Haw Par Corporation Ltd released their first quarter results for FY2019 on 8 May 2019. Here’s a short review of their performance for this quarter to see what are the changes since our post on their analysis (see link below).
- 1Q earnings up 14% to $22.1 mil on higher revenue
Haw Par earnings rose 14.1% in 1Q19 earnings to $22.1 million, compared to $19.3 million in 1Q18. Group revenue also increased 22.3% YOY to $73.4mil. This is mainly due to the higher demand of their Healthcare products. It seems like their healthcare segment is still experiencing much growth.
- Keep the cash coming in
Net cash from operations came in at $6.3mil, net increase in cash and cash equivalent is $10.6mil, boosting their coffers once again.
Their cash holdings now stands at $529mil, which amounts to about $2.40 per share. Together with their Investments and Properties, the amount adds up to $13.74, an increase of $0.53 since our analysis conducted last month.

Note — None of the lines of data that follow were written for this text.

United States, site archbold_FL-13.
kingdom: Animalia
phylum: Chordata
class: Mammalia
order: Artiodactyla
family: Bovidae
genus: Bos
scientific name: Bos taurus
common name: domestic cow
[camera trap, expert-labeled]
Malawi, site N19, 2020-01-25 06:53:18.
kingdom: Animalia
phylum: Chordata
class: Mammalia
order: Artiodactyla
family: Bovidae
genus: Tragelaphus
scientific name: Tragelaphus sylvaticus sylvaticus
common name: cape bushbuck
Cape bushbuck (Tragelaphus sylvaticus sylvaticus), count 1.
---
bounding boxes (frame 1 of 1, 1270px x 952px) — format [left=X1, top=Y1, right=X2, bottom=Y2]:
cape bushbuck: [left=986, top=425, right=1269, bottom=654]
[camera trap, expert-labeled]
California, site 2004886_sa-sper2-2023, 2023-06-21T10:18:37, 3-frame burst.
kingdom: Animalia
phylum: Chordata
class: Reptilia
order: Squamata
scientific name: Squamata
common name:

- Increase in price for raw materials
Due to higher cost of sales due to increase in price for raw materials, gross margins decreased from 64% to 59%. Management have also stated in the 1Q results that their margins could continue to suffer if price of raw materials continues to increase.
- Global outlook uncertain
Much of the valuation of their investments are subjected to the global uncertainties and an economic downturn could affect their valuation, reducing their net asset value. If it happens, we have to revise our fair value of this company as one of the most important investment factors we look at when analyzing this company and eventually investing in them is that their sum of the parts valuation is at a discount to their share price.
We will continue to remain vested in this company and might consider adding more in the near future. At current price of $14, investing in them now means that you are essentially buying their investments and properties while getting their healthcare business for free. However, we are keeping an eye on the current macroeconomic situation (eg. trade war) and is planning our portfolio allocation as of now. Till then, cheers.